• _Tugas yang Diberikan 1_
Baris entri mana saja yang memuat kata "cherry"? Temukan dan salin setiap baris itu, dengan memperhatikan perbedaan huruf besar dan kecil.

Persoalan yang lebih luas, ternyata kita pun menemukan ada sebuah gejala anomalia mental sosial masyarakat. Setiap kelompok masyarakat kita, sering kali menunjukkan adanya ke-autis-annya, sesuai dengan bidangnya masing-masing.
Seorang muslim yang sedang sholat jum'at, adalah miniatur budaya beragama yang dihinggapi penyakit autis. Sang khatib berkhutbah (berpidato), sementara jama'ah ada dalam kondisi tertidur pulas. Namun, hal yang menarik adalah si khatib itu sendiri, merasa tidak ada masalah terhadap kenyataan, bahkan dia merasa tenang, senang dan betah dengan kondisi tersebut. Pada kondisi ini, khatib berbicara sendiri, dan jamaah pun sedang menikmati aktivitasnya sendiri (tidur pulas). Inilah autisme masal dalam bidang keagamaan.
Pada skala kecil, sang anak asyik dengan smartphonenya, begitu pula dengan anggota keluarganya. Fenomena ini, mau disebut gejala apa ?
Ketika dalam sebuah kode etik profesi di nyatakan, bahwa setiap melaksanakan tugas seorang pegawai departemennya harus jujur, adil dan amanah. Sang pejabat itupun, dengan gagah berani, cerdas, tegas dan jelas menjelaskan dan menguraikan makna dari konsep-konsep kode etik tersebut. Namun pada sisi yang lainnya, sang aparatur atau stafnya sedang bergerilya melakukan kongkalikong menggolkan proyek melalui pendekatan KKN. Pada satu sisi, seorang pejabat menikmati dan menikmati pekerjaan dalam menguraituturkan makna normatif kode etik pegawai. Namun, di sisi lain, stafnya sedang bergerilya menjalankan tugas rutin untuk melakukan tindak KKN (katatan : istilah yang digunakan sudah pasti bukan KKN, misalnya dengan sebutan "ucapan terima kasih"). Fenomena inipun, adalah fenomena autisme masal di lingkungan aparatur.

• _Tugas yang Diberikan 2_
Menurut teks sumber, apa yang dilakukan jamaah ketika khatib sedang berkhutbah?

• _Entri yang Tersedia_
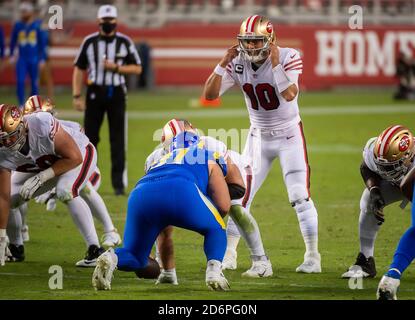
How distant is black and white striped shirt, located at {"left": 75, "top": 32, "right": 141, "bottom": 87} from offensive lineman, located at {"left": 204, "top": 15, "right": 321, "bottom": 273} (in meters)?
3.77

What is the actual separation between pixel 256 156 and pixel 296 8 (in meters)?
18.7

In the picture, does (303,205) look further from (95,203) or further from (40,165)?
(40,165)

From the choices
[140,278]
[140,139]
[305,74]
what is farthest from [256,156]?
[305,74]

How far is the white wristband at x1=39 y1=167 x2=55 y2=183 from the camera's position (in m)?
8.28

* * *

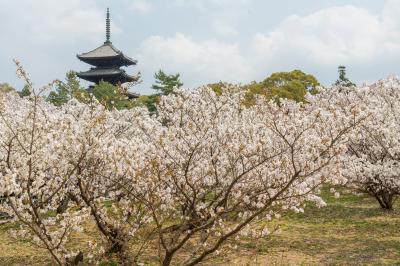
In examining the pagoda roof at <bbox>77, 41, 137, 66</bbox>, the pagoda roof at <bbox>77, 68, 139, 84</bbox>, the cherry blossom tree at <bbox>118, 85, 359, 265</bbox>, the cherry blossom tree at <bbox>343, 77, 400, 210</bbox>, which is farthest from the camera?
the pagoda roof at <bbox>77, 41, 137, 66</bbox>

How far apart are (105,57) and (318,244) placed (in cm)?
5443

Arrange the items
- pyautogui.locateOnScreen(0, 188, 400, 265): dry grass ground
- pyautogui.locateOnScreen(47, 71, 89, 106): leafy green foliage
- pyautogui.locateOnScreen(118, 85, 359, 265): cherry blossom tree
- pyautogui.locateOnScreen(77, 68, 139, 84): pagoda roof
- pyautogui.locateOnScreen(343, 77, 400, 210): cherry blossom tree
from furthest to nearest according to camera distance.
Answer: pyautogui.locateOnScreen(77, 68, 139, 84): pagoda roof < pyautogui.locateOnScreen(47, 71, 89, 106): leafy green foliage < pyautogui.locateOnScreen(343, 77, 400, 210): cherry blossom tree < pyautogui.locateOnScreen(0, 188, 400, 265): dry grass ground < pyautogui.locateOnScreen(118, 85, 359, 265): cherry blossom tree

* * *

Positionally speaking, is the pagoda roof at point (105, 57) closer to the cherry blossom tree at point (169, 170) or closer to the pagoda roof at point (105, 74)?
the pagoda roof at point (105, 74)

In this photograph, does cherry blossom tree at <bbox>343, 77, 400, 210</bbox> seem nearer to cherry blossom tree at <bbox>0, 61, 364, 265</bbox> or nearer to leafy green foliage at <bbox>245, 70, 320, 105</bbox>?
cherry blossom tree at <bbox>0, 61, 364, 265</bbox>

• _Hasil Akhir 1_
In examining the pagoda roof at <bbox>77, 41, 137, 66</bbox>, the pagoda roof at <bbox>77, 68, 139, 84</bbox>, the cherry blossom tree at <bbox>118, 85, 359, 265</bbox>, the cherry blossom tree at <bbox>343, 77, 400, 210</bbox>, which is farthest from the camera?
- pyautogui.locateOnScreen(118, 85, 359, 265): cherry blossom tree
- pyautogui.locateOnScreen(343, 77, 400, 210): cherry blossom tree
Answer: pyautogui.locateOnScreen(77, 68, 139, 84): pagoda roof < pyautogui.locateOnScreen(47, 71, 89, 106): leafy green foliage < pyautogui.locateOnScreen(343, 77, 400, 210): cherry blossom tree < pyautogui.locateOnScreen(0, 188, 400, 265): dry grass ground < pyautogui.locateOnScreen(118, 85, 359, 265): cherry blossom tree
Positionally speaking, is the pagoda roof at point (105, 57) closer to the cherry blossom tree at point (169, 170) or closer to the pagoda roof at point (105, 74)?
In this photograph, does cherry blossom tree at <bbox>343, 77, 400, 210</bbox> seem nearer to cherry blossom tree at <bbox>0, 61, 364, 265</bbox> or nearer to leafy green foliage at <bbox>245, 70, 320, 105</bbox>?
cherry blossom tree at <bbox>0, 61, 364, 265</bbox>

• _Hasil Akhir 2_
Jamaah tertidur pulas.